Sat, 21 Mar 2009

The Use and Abuse of Keyword Arguments in Python


I'm 3/4 of the way through my first ground-up code review for pygr, and I want to gripe about something that pygr does a fair bit of: use Python's **kwargs. I don't want to escale it into a policy argument & policy decision for pygr, so I'm posting it here; hopefully I can sway minds with, well, suasion, rather than dictat.

What am I griping about, exactly? Check out this code:

class SomethingExtensible(object):
   def __init__(self, foo, bar, **kwargs):
       ...
       baz(x, y, **kwargs)

def baz(a, b, **kwargs):
   ...

Now think about how you'd read code like this in order to answer the following four questions:

  1. What keyword arguments does __init__ take?
  2. What does __init__ do with these arguments?
  3. What keyword arguments does baz take?
  4. What does baz do with these arguments?

(These would among the first questions I'd ask of the code; you too, right?)

Well, one thing you can immediately tell is that there's a big black box of arguments passed into 'baz', so there's no point in trying to completely understand the arguments to __init__ without also completely understanding the arguments to baz.

Another thing you can immediately tell is that without a pretty good docstring or a detailed examination of both __init__ and baz, you're not going to be able to begin to understand either function. And since docstrings, documentation, and comments are always wrong or incomplete anyway, you're going to have to grok the entire function.

So, basically, you're going to be lost in this code without a lot of work. Also, because there's no concise way to validate that we only received the set of kwargs we were expecting -- __init__ may not even know what those are, and people rarely check anyway because it's a bit of ugly code to do so -- you're subject to errors from misspellings: arguments that look almost right, but lack an 's' at the end, for example, when the code expects that 's' right there.

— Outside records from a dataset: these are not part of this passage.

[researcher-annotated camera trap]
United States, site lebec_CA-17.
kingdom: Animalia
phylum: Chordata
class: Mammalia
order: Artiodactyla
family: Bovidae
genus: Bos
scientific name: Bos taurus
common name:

On the flip side, you do have an opaque "box" of arguments that you're passing around, and this can come in very handy if you're doing something like this:

class SomethingExtensible(object):
   def __init__(self, foo, bar, **kwargs):
      ...
      baz(x, y, **kwargs)

   def baz(a, b, **kwargs):
      ...

(note indentation of baz -- it's now a method in the class, rather than an independent function). Why is this handy? Because now you can subclass SomethingExtensible and potentially redefine 'baz' to take new arguments without having to change the constructor at all -- you just change what keyword arguments you pass into it.

So it's readability vs extensibility. I tend to argue for readability over extensibility, and that's what I'll do here: for the love of whatever deity/ies you believe in, use **kwargs sparingly and document their use when you do.

--titus

p.s. It may be that I'm missing some syntax tricks here, where I can unpack **kwargs and demand that it nicely conforms to my expectations without doing serial gets and removals:

x = kwargs.get('x', some_default)
if 'x' in kwargs: del kwargs['x']

y = kwargs.get('y', some_default)
if 'y' in kwargs: del kwargs['y']

...

assert len(kwargs) == 0, "error, unexpected kwargs"

or some such. Any thoughts?

posted at: 19:22 | path: /mar-09 | 19 comments

Tags:


Comments:

Posted by Mike Hansen at Sat Mar 21 21:17:54 2009:
Using pop is a little bit better:

x = kwargs.pop('x', some_default)
y = kwargs.pop('y', some_default)

Posted by Chris Lasher at Sat Mar 21 21:18:58 2009:
I agree wholeheartedly. One of the things that the previous FriendFeed API Python library made heavy use of was **kwargs. I got rid of those very quickly with well documented parameters in my fork of it in FriendFeed PyAPI.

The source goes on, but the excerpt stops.